Several debates are going on right now about banning smoking in the workplace. This doesn’t just mean inside the building, but anywhere on the premises. Employers look to cut costs related to time off due to health issues, healthcare and insurance costs, and productivity losses. There certainly are many reasons to consider doing it.
But those that argue against such measures say that it’s a human right and they should be allowed to continue. So, what are the pros and cons of allowing smokers to smoke during working hours.
Is It a Human Right?
There is no specific human right or law that requires employers to allow their staff to take a smoking break as and when they choose. Most countries and jurisdictions require that staff have regular breaks at a certain time. What they do within these breaks, within reason, is up to them. Therefore, smoking can be done during the breaks that are agreed with the employer.
As for additional breaks to smoke, some companies will allow it; others will not. The reason for allowing it is that chronic smokers can lose their concentration and get temperamental without their nicotine fix.
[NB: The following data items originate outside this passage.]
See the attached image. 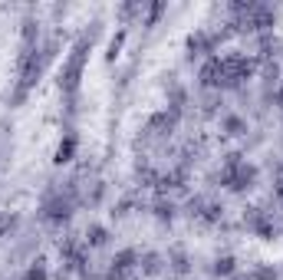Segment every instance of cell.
Returning a JSON list of instances; mask_svg holds the SVG:
<instances>
[{
    "instance_id": "cell-1",
    "label": "cell",
    "mask_w": 283,
    "mask_h": 280,
    "mask_svg": "<svg viewBox=\"0 0 283 280\" xmlns=\"http://www.w3.org/2000/svg\"><path fill=\"white\" fill-rule=\"evenodd\" d=\"M86 50H89V36H79V43L72 46V56L66 60L63 72H60V89L63 92H76L79 76H82V63H86Z\"/></svg>"
},
{
    "instance_id": "cell-2",
    "label": "cell",
    "mask_w": 283,
    "mask_h": 280,
    "mask_svg": "<svg viewBox=\"0 0 283 280\" xmlns=\"http://www.w3.org/2000/svg\"><path fill=\"white\" fill-rule=\"evenodd\" d=\"M220 66H224V86H237L240 80H250V72H254V60L237 56V53L224 56Z\"/></svg>"
},
{
    "instance_id": "cell-3",
    "label": "cell",
    "mask_w": 283,
    "mask_h": 280,
    "mask_svg": "<svg viewBox=\"0 0 283 280\" xmlns=\"http://www.w3.org/2000/svg\"><path fill=\"white\" fill-rule=\"evenodd\" d=\"M135 260H138L135 250H118V257L112 260V267H109V280H126L128 270L135 267Z\"/></svg>"
},
{
    "instance_id": "cell-4",
    "label": "cell",
    "mask_w": 283,
    "mask_h": 280,
    "mask_svg": "<svg viewBox=\"0 0 283 280\" xmlns=\"http://www.w3.org/2000/svg\"><path fill=\"white\" fill-rule=\"evenodd\" d=\"M201 86H224V66H220V60L204 63V70H201Z\"/></svg>"
},
{
    "instance_id": "cell-5",
    "label": "cell",
    "mask_w": 283,
    "mask_h": 280,
    "mask_svg": "<svg viewBox=\"0 0 283 280\" xmlns=\"http://www.w3.org/2000/svg\"><path fill=\"white\" fill-rule=\"evenodd\" d=\"M247 224H250L257 234H264V238H274V231H276L274 224L264 218V211H260V208H250V214H247Z\"/></svg>"
},
{
    "instance_id": "cell-6",
    "label": "cell",
    "mask_w": 283,
    "mask_h": 280,
    "mask_svg": "<svg viewBox=\"0 0 283 280\" xmlns=\"http://www.w3.org/2000/svg\"><path fill=\"white\" fill-rule=\"evenodd\" d=\"M214 46H218L214 36H204V33H191L188 36V50L191 53H214Z\"/></svg>"
},
{
    "instance_id": "cell-7",
    "label": "cell",
    "mask_w": 283,
    "mask_h": 280,
    "mask_svg": "<svg viewBox=\"0 0 283 280\" xmlns=\"http://www.w3.org/2000/svg\"><path fill=\"white\" fill-rule=\"evenodd\" d=\"M72 152H76V136H66L63 142H60V148H56V165L70 162V158H72Z\"/></svg>"
},
{
    "instance_id": "cell-8",
    "label": "cell",
    "mask_w": 283,
    "mask_h": 280,
    "mask_svg": "<svg viewBox=\"0 0 283 280\" xmlns=\"http://www.w3.org/2000/svg\"><path fill=\"white\" fill-rule=\"evenodd\" d=\"M106 240H109V231L99 228V224H92V228L86 231V244H89V248H102Z\"/></svg>"
},
{
    "instance_id": "cell-9",
    "label": "cell",
    "mask_w": 283,
    "mask_h": 280,
    "mask_svg": "<svg viewBox=\"0 0 283 280\" xmlns=\"http://www.w3.org/2000/svg\"><path fill=\"white\" fill-rule=\"evenodd\" d=\"M138 264H142V270H145V274H158V270H162V254L148 250V254L138 257Z\"/></svg>"
},
{
    "instance_id": "cell-10",
    "label": "cell",
    "mask_w": 283,
    "mask_h": 280,
    "mask_svg": "<svg viewBox=\"0 0 283 280\" xmlns=\"http://www.w3.org/2000/svg\"><path fill=\"white\" fill-rule=\"evenodd\" d=\"M234 270H237L234 257H218V264H214V274H218V277H230Z\"/></svg>"
},
{
    "instance_id": "cell-11",
    "label": "cell",
    "mask_w": 283,
    "mask_h": 280,
    "mask_svg": "<svg viewBox=\"0 0 283 280\" xmlns=\"http://www.w3.org/2000/svg\"><path fill=\"white\" fill-rule=\"evenodd\" d=\"M172 267H174V274H188V257H184L181 248L172 250Z\"/></svg>"
},
{
    "instance_id": "cell-12",
    "label": "cell",
    "mask_w": 283,
    "mask_h": 280,
    "mask_svg": "<svg viewBox=\"0 0 283 280\" xmlns=\"http://www.w3.org/2000/svg\"><path fill=\"white\" fill-rule=\"evenodd\" d=\"M24 280H46V267H43V260H36V264L24 274Z\"/></svg>"
},
{
    "instance_id": "cell-13",
    "label": "cell",
    "mask_w": 283,
    "mask_h": 280,
    "mask_svg": "<svg viewBox=\"0 0 283 280\" xmlns=\"http://www.w3.org/2000/svg\"><path fill=\"white\" fill-rule=\"evenodd\" d=\"M155 214L162 218V221H165V218L172 221V214H174V204H172V201H158V204H155Z\"/></svg>"
},
{
    "instance_id": "cell-14",
    "label": "cell",
    "mask_w": 283,
    "mask_h": 280,
    "mask_svg": "<svg viewBox=\"0 0 283 280\" xmlns=\"http://www.w3.org/2000/svg\"><path fill=\"white\" fill-rule=\"evenodd\" d=\"M122 40H126V30H118L116 36H112V43H109V60H116V56H118V50H122Z\"/></svg>"
},
{
    "instance_id": "cell-15",
    "label": "cell",
    "mask_w": 283,
    "mask_h": 280,
    "mask_svg": "<svg viewBox=\"0 0 283 280\" xmlns=\"http://www.w3.org/2000/svg\"><path fill=\"white\" fill-rule=\"evenodd\" d=\"M254 280H276V270L274 267H257V270H254Z\"/></svg>"
},
{
    "instance_id": "cell-16",
    "label": "cell",
    "mask_w": 283,
    "mask_h": 280,
    "mask_svg": "<svg viewBox=\"0 0 283 280\" xmlns=\"http://www.w3.org/2000/svg\"><path fill=\"white\" fill-rule=\"evenodd\" d=\"M224 126H228L230 132H234V136H240V132H244V122L237 119V116H228V119H224Z\"/></svg>"
},
{
    "instance_id": "cell-17",
    "label": "cell",
    "mask_w": 283,
    "mask_h": 280,
    "mask_svg": "<svg viewBox=\"0 0 283 280\" xmlns=\"http://www.w3.org/2000/svg\"><path fill=\"white\" fill-rule=\"evenodd\" d=\"M260 50H264V56H270L276 50V40L274 36H260Z\"/></svg>"
},
{
    "instance_id": "cell-18",
    "label": "cell",
    "mask_w": 283,
    "mask_h": 280,
    "mask_svg": "<svg viewBox=\"0 0 283 280\" xmlns=\"http://www.w3.org/2000/svg\"><path fill=\"white\" fill-rule=\"evenodd\" d=\"M14 221H16L14 214H0V234L7 231V228H14Z\"/></svg>"
},
{
    "instance_id": "cell-19",
    "label": "cell",
    "mask_w": 283,
    "mask_h": 280,
    "mask_svg": "<svg viewBox=\"0 0 283 280\" xmlns=\"http://www.w3.org/2000/svg\"><path fill=\"white\" fill-rule=\"evenodd\" d=\"M162 10H165V7H162V4H155V7H152V10H148V24H155L158 16H162Z\"/></svg>"
},
{
    "instance_id": "cell-20",
    "label": "cell",
    "mask_w": 283,
    "mask_h": 280,
    "mask_svg": "<svg viewBox=\"0 0 283 280\" xmlns=\"http://www.w3.org/2000/svg\"><path fill=\"white\" fill-rule=\"evenodd\" d=\"M276 102H280V106H283V86H280V89H276Z\"/></svg>"
},
{
    "instance_id": "cell-21",
    "label": "cell",
    "mask_w": 283,
    "mask_h": 280,
    "mask_svg": "<svg viewBox=\"0 0 283 280\" xmlns=\"http://www.w3.org/2000/svg\"><path fill=\"white\" fill-rule=\"evenodd\" d=\"M234 280H254V277H234Z\"/></svg>"
}]
</instances>
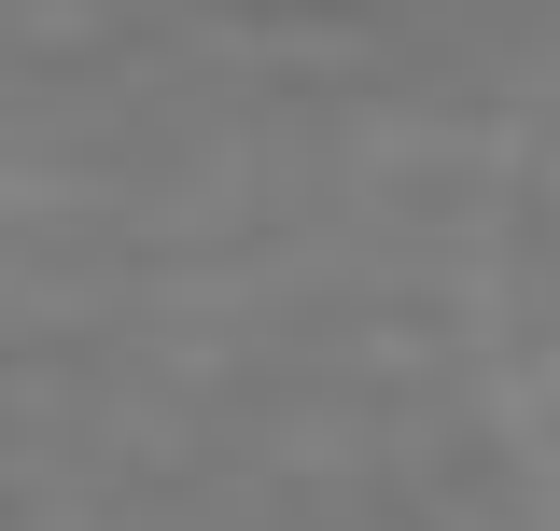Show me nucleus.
<instances>
[]
</instances>
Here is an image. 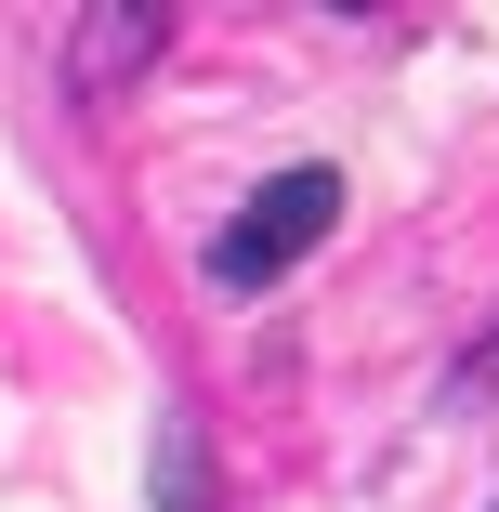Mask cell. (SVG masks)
<instances>
[{"mask_svg": "<svg viewBox=\"0 0 499 512\" xmlns=\"http://www.w3.org/2000/svg\"><path fill=\"white\" fill-rule=\"evenodd\" d=\"M329 224H342V171H316V158H303V171H276V184L250 197V211H237L211 250H197V276H211L224 302H237V289H276V276L303 263Z\"/></svg>", "mask_w": 499, "mask_h": 512, "instance_id": "obj_1", "label": "cell"}, {"mask_svg": "<svg viewBox=\"0 0 499 512\" xmlns=\"http://www.w3.org/2000/svg\"><path fill=\"white\" fill-rule=\"evenodd\" d=\"M158 40H171L158 0H106V14H79V27H66V92H79V106H106L132 66H158Z\"/></svg>", "mask_w": 499, "mask_h": 512, "instance_id": "obj_2", "label": "cell"}, {"mask_svg": "<svg viewBox=\"0 0 499 512\" xmlns=\"http://www.w3.org/2000/svg\"><path fill=\"white\" fill-rule=\"evenodd\" d=\"M460 394H473V407H499V329H486V342L460 355Z\"/></svg>", "mask_w": 499, "mask_h": 512, "instance_id": "obj_3", "label": "cell"}]
</instances>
For this reason, some employers allow it, but this is becoming less common.
In 2021, there are many alternatives to smoking a cigarette, many of which can be done without the need to take a break. Vaping is popular, although some offices do not allow it inside. There are also alternatives like UK snus which can be purchased online and shipped worldwide. Snus is a type of moist tobacco that can be held between the lips and gums. It contains nicotine so that it can provide relief from cravings for smokers. Other options, albeit slightly less effective ones, include nicotine patches and gum.
Issues for Employers
The issue of smoking in work is a double-edged sword for HR departments. On the one hand, allowing people to go for smoking breaks means a possible loss of productivity. It certainly means less time spent attending to work. Groups of smokers are likely to congregate and chat, thus extending the time away from tasks. If they go regularly, this could equate to hundreds of hours per year, costing employers dearly.
But on the other hand, not allowing smoking breaks can reduce morale and productivity. Smokers can lose their attention span, get tired, and even become agitated or depressed without nicotine. This could result in a lack of interest in work and even conflict with other employees. Furthermore, employees want to feel trusted, and banning them from going to smoke could impact this.
Whether you ban smoking completely, allow it during scheduled breaks, or give employees free rein will depend on your business type, size, and the environment you’ve created. There are, however, many benefits to encouraging your staff to switch to an alternative or give up cigarettes completely. Thankfully, there are solutions, so neither your company nor your team has to deal with withdrawals. The key is finding the best solution for you and your team.